Between the seduction of Captain Kirk and weird sick bay readings noted by Dr. McCoy, stoic Mr. Spock suspects there is more to these ladies than meets the eye. When a shipboard crisis demands an emergency stop at a mining colony, three single miners take a liking to Mudd’s women – until their beauty starts to mysteriously fade and Mudd’s secret agenda is revealed.
For mid-’60s TV, the implied themes of drug addiction and human trafficking add weight to the obvious questions raised about the nature of beauty and how far a woman is willing to go to be appreciated.
I admit I was a pre-teen when I first saw this and between the stunning glamour photography, revealing gowns and grown-up themes, it all seemed pretty profound. Watching it again as an adult, I’ll stand by that lad’s assessment.

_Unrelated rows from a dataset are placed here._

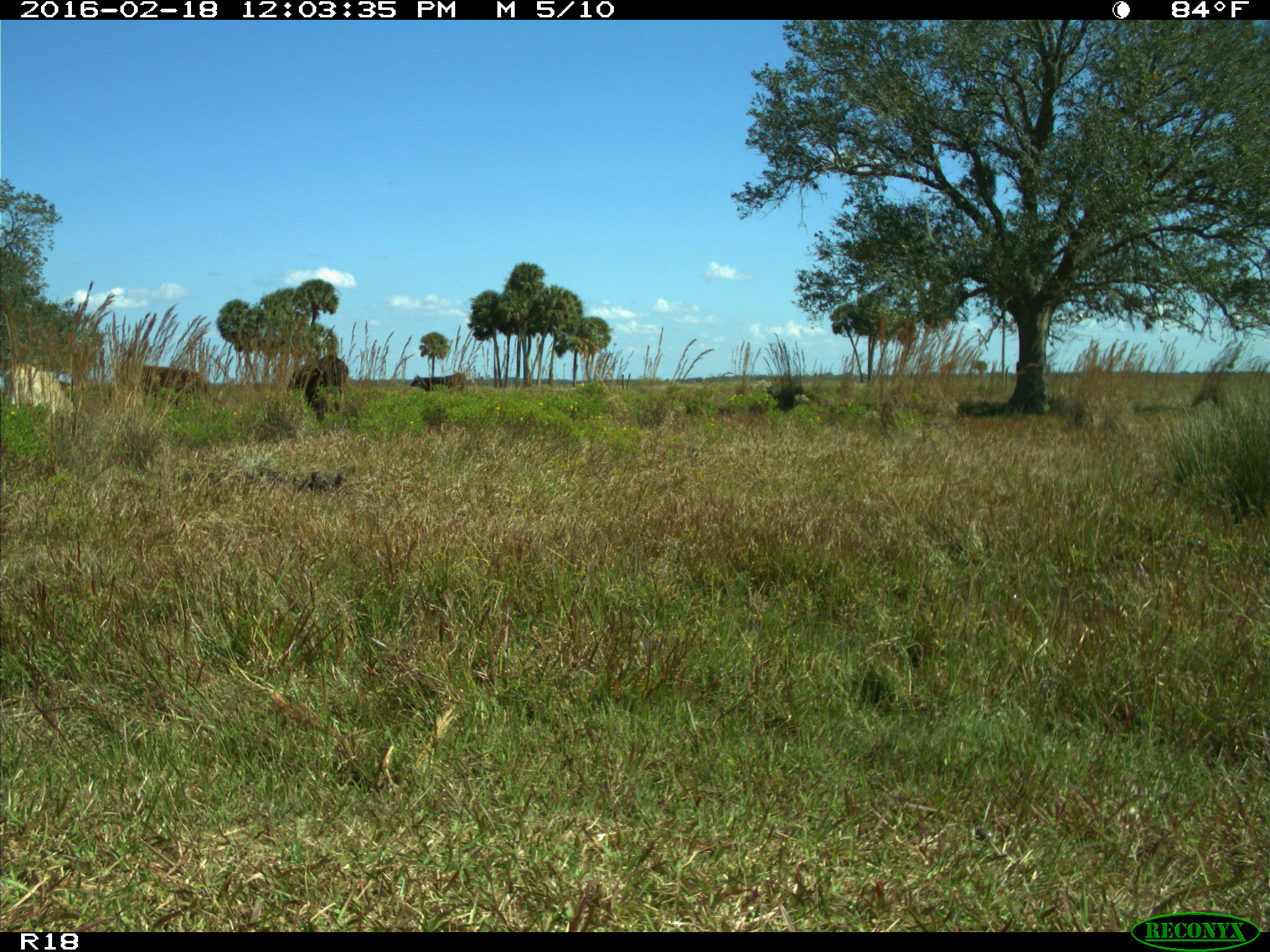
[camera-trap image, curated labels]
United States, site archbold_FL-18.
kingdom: Animalia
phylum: Chordata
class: Mammalia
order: Artiodactyla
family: Bovidae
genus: Bos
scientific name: Bos taurus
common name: domestic cow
Bos taurus (domestic cow).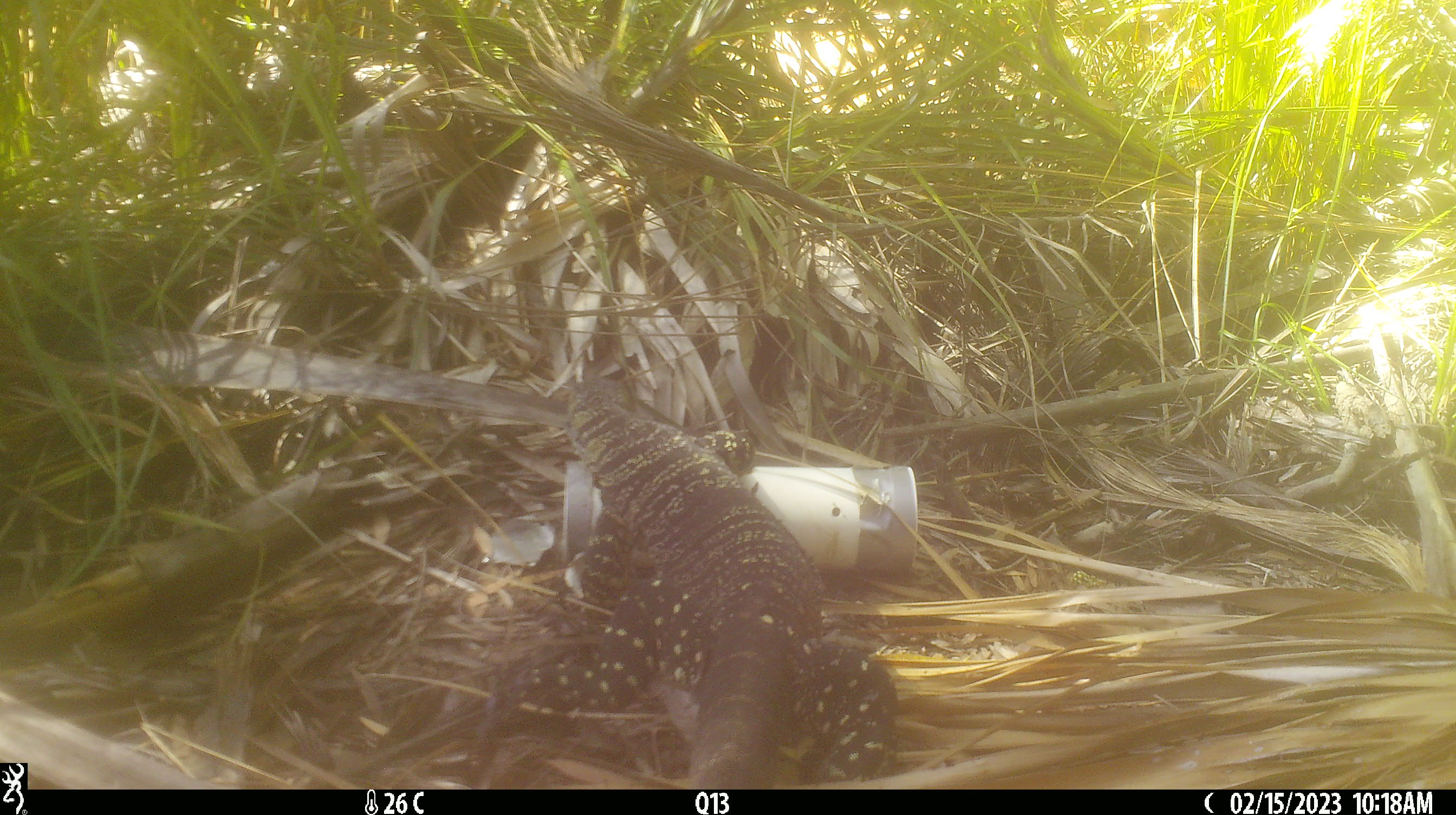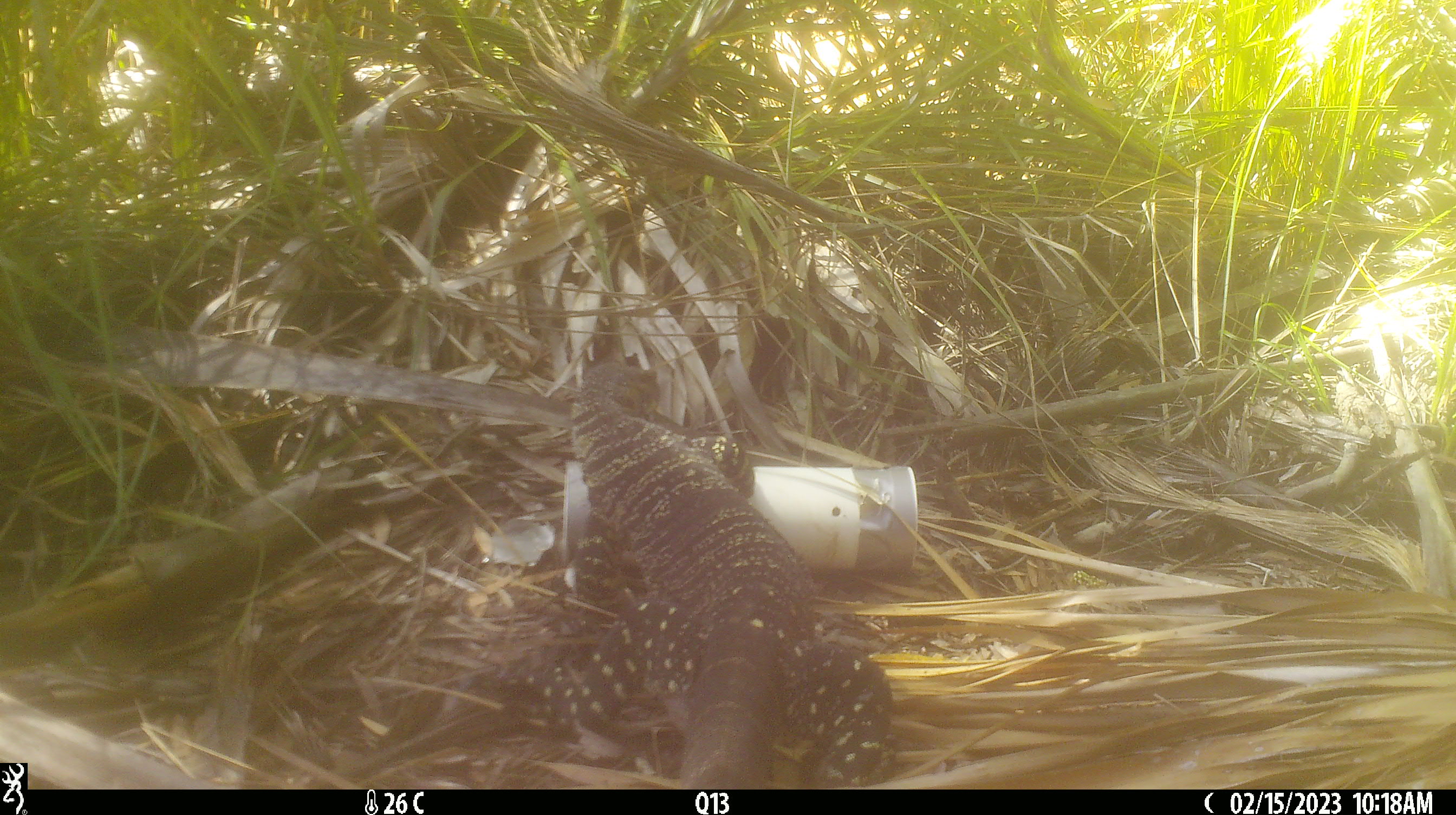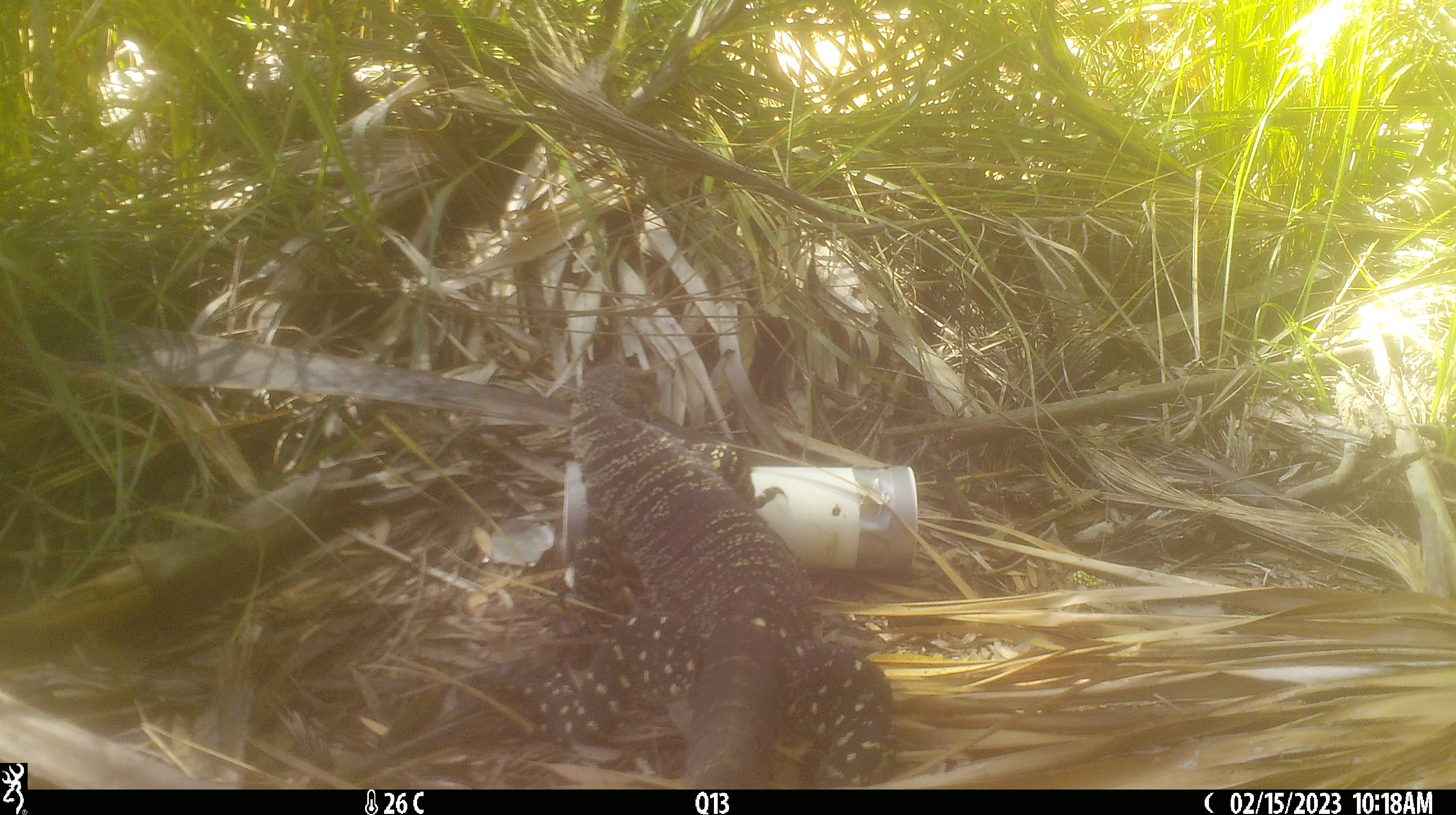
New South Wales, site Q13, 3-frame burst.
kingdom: Animalia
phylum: Chordata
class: Reptilia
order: Squamata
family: Varanidae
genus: Varanus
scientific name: Varanus varius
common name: lace monitor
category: goanna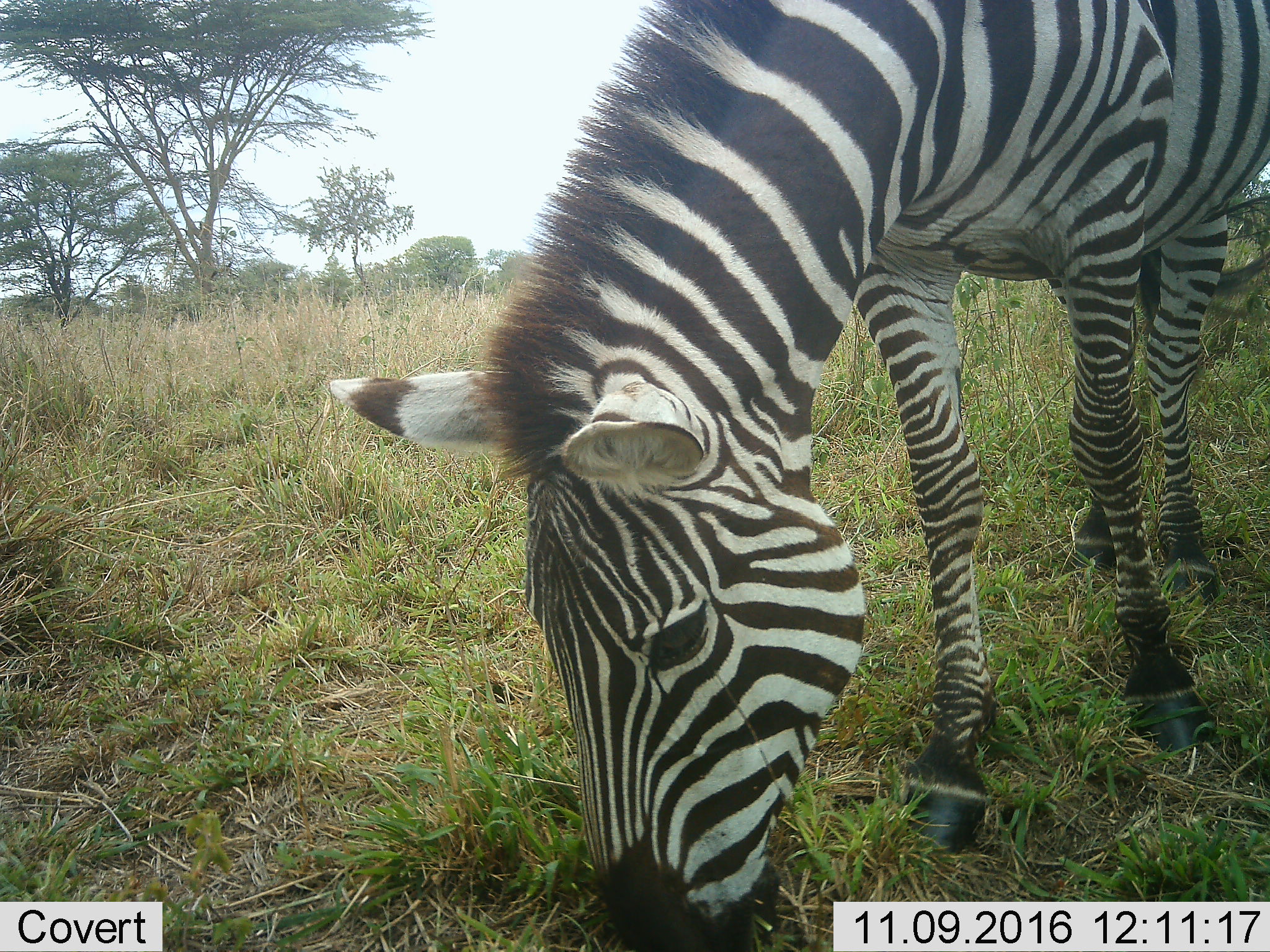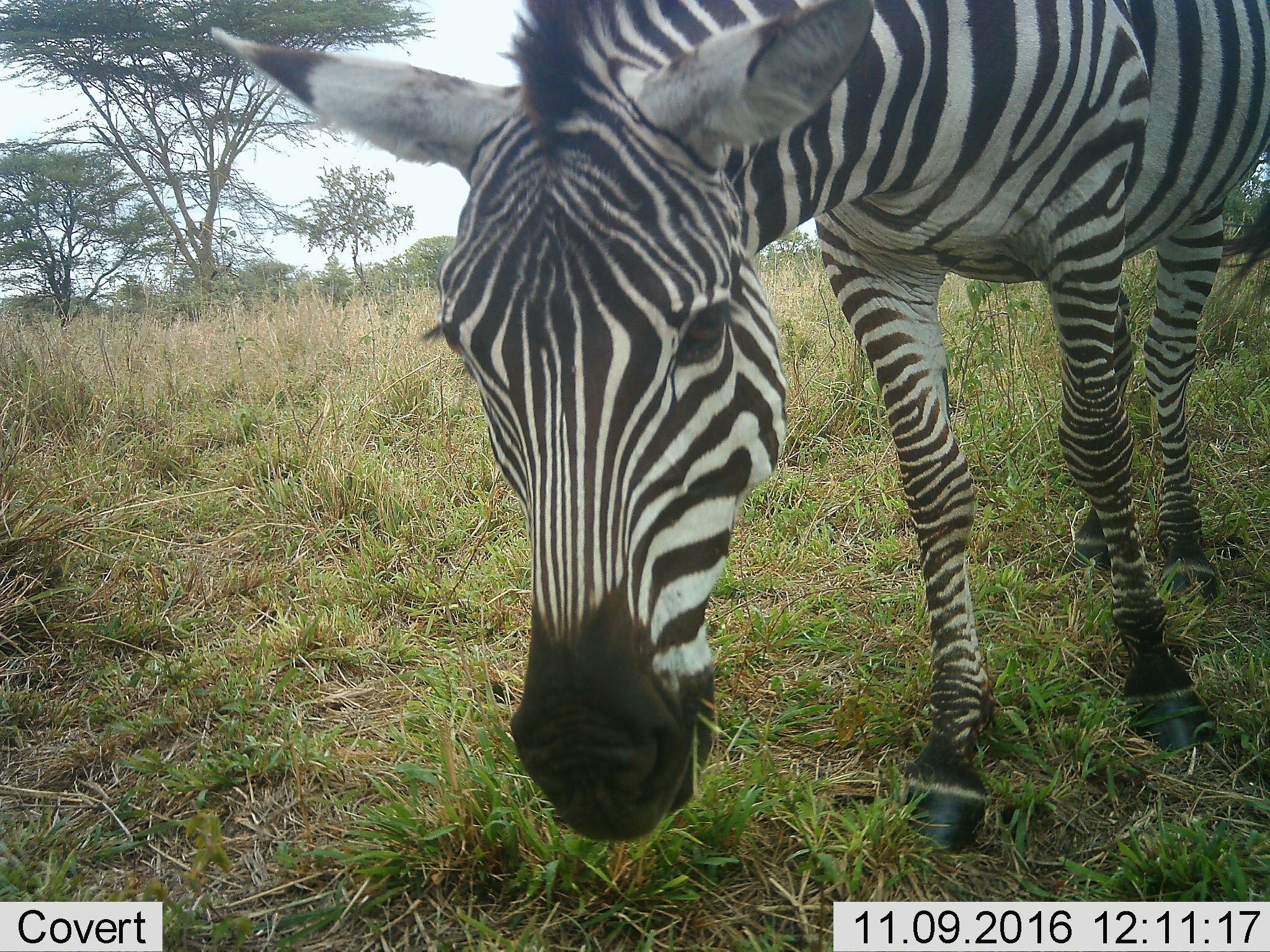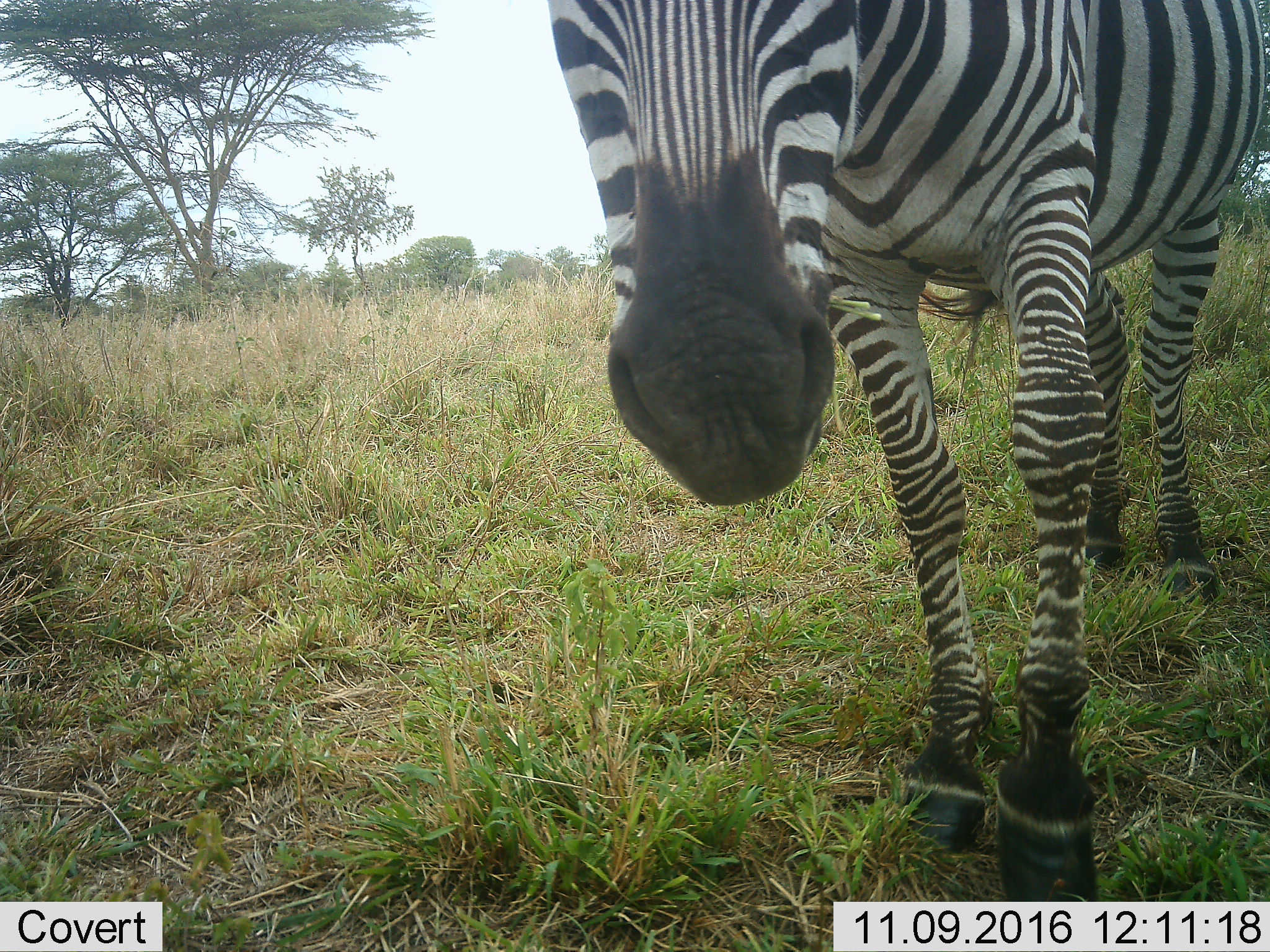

A guilty pleasure if ever there was one — and yet few movies have more things on their mind than this sly look at beauty and technology by Michael Crichton (“Jurassic Park”).
In many ways it’s a perfect ’80s movie: glamour, greed, overreaching faith in technology, pastel colors, computers, Victoria’s Secret lingerie, big hair, mirrored walls, electronic music scores, and a B-movie plot gussied up with a big budget.
Albert Finney plays a well-heeled Beverly Hills plastic surgeon with a thriving practice.
When not operating to Vivaldi in his shiny surgery center, he is consulting with beautiful models, three of whom request miniscule plastic surgeries in the hopes of making themselves perfect. When he learns two of the models have died under mysterious circumstances, he teams up with the remaining girl (played by Susan Dey) and uncovers a sinister tech company’s scheme to use perfect females for computer-generated figures that can be used forever (rendering the real models expendable).
In addition to this comic book plot, there is a futuristic “looker gun” that seems to freeze time, amoral corporations with global ambitions and silver fox James Coburn as the bad guy in charge.
With satirical digs at cheesy TV commercials and some of the first computer-generated images in a movie, “Looker” never stops moving, as if hoping it can distract us from giant plot holes with beautiful girls and shiny gadgets. It is a reminder that some of the most charming movies are the ones that dare to predict the future and get things totally wrong.